27 de março de 2020 | 12:00

Daniel Trugillo Martins Fontes é Licenciado em Física pelo IFUSP e ao longo da graduação foi bolsista durante 2 anos do PIBID, esse foi seu primeiro contato sério com o planejamento e aplicação de propostas ensino de física. Agora na pós-graduação seu interesse de pesquisa está relacionado com o ensino de eletromagnetismo a partir de uma perspectiva do ensino desenvolvimental. Atualmente faz parte do grupo de pesquisa ECCo (Educação em Ciências e Complexidades) e também compõe o Grupo de Divulgação Científica ViaSaber. Como hobby escreve na rede Skoob resenhas de livros sobre filosofia, educação, ciência e outros assuntos que sempre regam as conversas de bar 🙂

Através dos séculos de perplexidades e reflexões, chegamos a compreender alguns dos mistérios do tempo, mas muitos outros ainda permanecem. O tempo está entre os conceitos mais familiares e menos compreendidos que a humanidade possui. Alguns dizem que ele voa, que ele é dinheiro, alguns tentam ganhá-lo, outros ficam irritados quando o perdem. Em um encontro no elevador, dizem que o tempo está feio. Para o maestro, o violonista tocou a nota fora do tempo. Para o gramático, o tempo se combina, e o futuro do presente e o pretérito imperfeito ganham forma. Na hora H, o boxeador é salvo pelo gongo, e o conceito de tempo se constrói e se humaniza nas mais diversas atividades sociais. Na literatura, o tempo já foi uma breve história – mesmo assim, Stephen Hawking precisou de mais de 250 páginas. Nos cinemas, vimos os tempos modernos de Charlie Chaplin chegarem aos tempos da brilhantina e ambos, agora, são tempos ultrapassados. Para milhões de americanos, semanalmente, há uma nova Time, com notícias atualizadas no tempo. Para o apressado, instantes são horas, enquanto que para um casal apaixonado horas são instantes.

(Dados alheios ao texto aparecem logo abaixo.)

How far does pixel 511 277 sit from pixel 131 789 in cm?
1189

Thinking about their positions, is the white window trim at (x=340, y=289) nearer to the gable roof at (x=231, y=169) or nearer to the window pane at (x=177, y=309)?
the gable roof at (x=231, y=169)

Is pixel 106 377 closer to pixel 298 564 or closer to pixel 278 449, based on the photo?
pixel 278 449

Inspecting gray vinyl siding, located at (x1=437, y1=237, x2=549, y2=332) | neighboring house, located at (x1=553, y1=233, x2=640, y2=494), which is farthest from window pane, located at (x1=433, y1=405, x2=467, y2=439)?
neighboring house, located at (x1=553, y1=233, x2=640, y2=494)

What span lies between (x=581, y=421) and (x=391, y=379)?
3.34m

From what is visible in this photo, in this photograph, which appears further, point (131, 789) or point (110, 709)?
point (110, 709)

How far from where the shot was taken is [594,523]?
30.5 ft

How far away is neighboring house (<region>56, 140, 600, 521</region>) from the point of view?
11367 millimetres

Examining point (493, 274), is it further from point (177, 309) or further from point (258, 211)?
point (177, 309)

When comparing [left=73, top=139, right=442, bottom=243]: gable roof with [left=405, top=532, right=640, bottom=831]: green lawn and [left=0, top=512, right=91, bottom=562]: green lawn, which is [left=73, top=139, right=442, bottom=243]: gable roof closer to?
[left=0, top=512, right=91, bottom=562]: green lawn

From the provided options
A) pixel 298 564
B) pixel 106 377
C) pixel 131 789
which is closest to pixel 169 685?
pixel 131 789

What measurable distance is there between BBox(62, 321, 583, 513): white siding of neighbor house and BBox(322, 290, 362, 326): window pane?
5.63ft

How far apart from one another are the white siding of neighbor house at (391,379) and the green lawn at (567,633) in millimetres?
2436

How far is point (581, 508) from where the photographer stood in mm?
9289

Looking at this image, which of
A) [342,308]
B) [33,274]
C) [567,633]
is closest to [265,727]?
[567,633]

Para o apaixonado pela ciência, Gaston Bachelard (1884-1962), filósofo francês, o que há sentido é o tempo como instante. Para ele, o instante é uma realidade entre dois vazios, “o instante é a única realidade do tempo” segundo a tese de doutorado Concepções de estudantes acerca do conceito de tempo: uma análise à luz da epistemologia de Gaston Bachelard de André Ferrer Pinto Martins, orientado por Jesuina Pacca.

Martins enfrentou um trabalho dos tempos de Homero. Não apenas pelo seu caráter grandioso – o estudo da concepção do conceito de tempo – mas também pelo período histórico. O autor nos mostra como desde a Antiguidade o debate sobre o tempo era atual. Ao passar por Platão (427-347 a.C.), Aristóteles (384-322 a.C.) e Plotino (204-270) o entendimento do tempo passou de uma criação divina para três diferentes concepções “o presente atual, que na verdade já pertence ao passado, o presente do passado, que se chama memória, e o presente do futuro, apenas imaginado por nossa esperança ou nosso medo”.

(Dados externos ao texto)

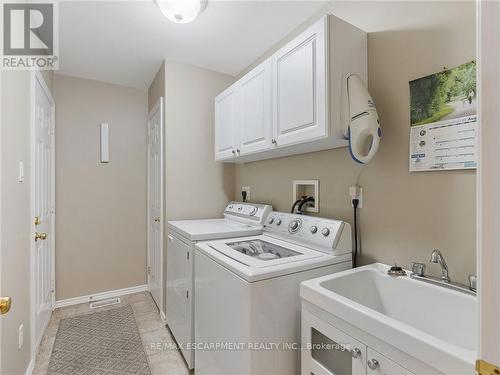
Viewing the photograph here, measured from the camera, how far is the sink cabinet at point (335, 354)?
2.71 ft

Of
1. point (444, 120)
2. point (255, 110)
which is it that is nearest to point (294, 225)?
point (255, 110)

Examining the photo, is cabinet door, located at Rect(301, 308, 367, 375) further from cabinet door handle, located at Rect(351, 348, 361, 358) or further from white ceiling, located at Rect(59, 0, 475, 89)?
white ceiling, located at Rect(59, 0, 475, 89)

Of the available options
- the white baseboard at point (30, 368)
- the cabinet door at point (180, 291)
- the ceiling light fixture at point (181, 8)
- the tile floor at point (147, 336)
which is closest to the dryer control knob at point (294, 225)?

Esse era só o começo do entendimento do tempo físico. O pesquisador nos mostra como esse conceito se complexificou conforme modificava a compreensão humana acerca da natureza, sedimentando o nascimento da ciência moderna. Galileu Galilei (1564-1642) “expressa a ideia de um tempo contínuo, com infinitos instantes”, enquantoque para Isaac Newton (1642-1727) o tempo era absoluto, no qual “‘flui’ por ‘direito próprio’, desvinculado de qualquer outra coisa” mas ainda vinculado a uma concepção divina. Para Gottfried Leibniz (1646-1716) o tempo era relativo, isto é, dependente dos fenômenos. Esse seria “a ‘ordem sucessiva das coisas’ que nos dá a noção de tempo”. A discussão avança – no tempo – e ainda passaria por muitos outros filósofos e físicos como Ernst Mach (1838-1916), Henri Bergson (1859-1942), Gaston Bachelard e Albert Einstein (1879-1955).

O tempo como objeto de investigação no ensino de ciências

Com tantas diferentes interpretações possíveis para a compreensão do conceito de tempo, Martins optou pelo referencial epistemológico de Bachelard para alicerçar sua investigação e sua análise de dados.

Através de questionários, atividades experimentais e entrevistas, Martins interagiu com alunos do ensino fundamental e médio de 3 diferentes escolas públicas. Para o início da análise, era solicitado que os alunos escrevessem (ou desenhassem) tudo o que conseguiam relacionar com a palavra “tempo”. Posteriormente, estruturadas por detalhados roteiros, as entrevistas duravam em média 25 minutos e foram gravadas para mais tarde serem transcritas.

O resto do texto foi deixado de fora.